The future of work can’t be discussed without mention of digital disruption.  It has already transformed the way organisations operate and how they engage with consumers.  Incumbent market leaders will face some serious challenges if they fail to become students of technology and advocates of change.

90% of CEOs have stated they believe their organisations are facing digital disruption, and 70% of them said they don’t believe their organisations have the skills to adapt.

For those who do have the capacity to future proof themselves, it is going to be a very exciting next few years. Digital technologies are reducing barriers to entry, blurring market segmentation, and opening the doors for the next generation of innovators.  Perceptive organisations are already making strides to embrace digital technologies, particularly within HR, a necessity for success in the global market.

However, that’s not to say that digital technology can only be taught to the up and coming millennial workforce.  

A recent article in Nature exposed as a myth, the proposition that exposure to technology has made young people “digital natives”.

The conclusion arrived at was that “the younger generation uses technology in the same ways as older people — and is no better at multitasking.”

It begins:

“Some people put the cut-off at 1984, but for most it is 1980.  People born after that date are the digital natives; those born before are digital immigrants, doomed to be forever strangers in a computer-based strange land.”

- MATERIAL -
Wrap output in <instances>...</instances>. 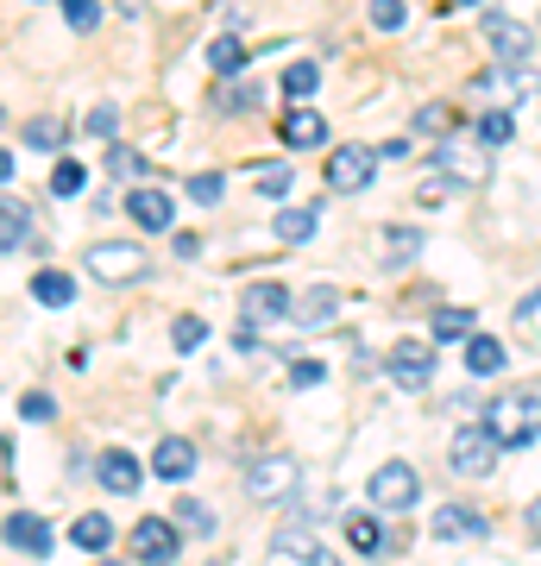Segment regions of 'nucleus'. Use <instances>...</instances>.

- WHAT YOU NEED TO DO -
Copy the part of the text on digital disruption that starts at "The future of" and ends at "skills to adapt.". The lines are separate material and have no connection to the text on digital disruption.

- FINISHED ANSWER -
The future of work can’t be discussed without mention of digital disruption.  It has already transformed the way organisations operate and how they engage with consumers.  Incumbent market leaders will face some serious challenges if they fail to become students of technology and advocates of change.

90% of CEOs have stated they believe their organisations are facing digital disruption, and 70% of them said they don’t believe their organisations have the skills to adapt.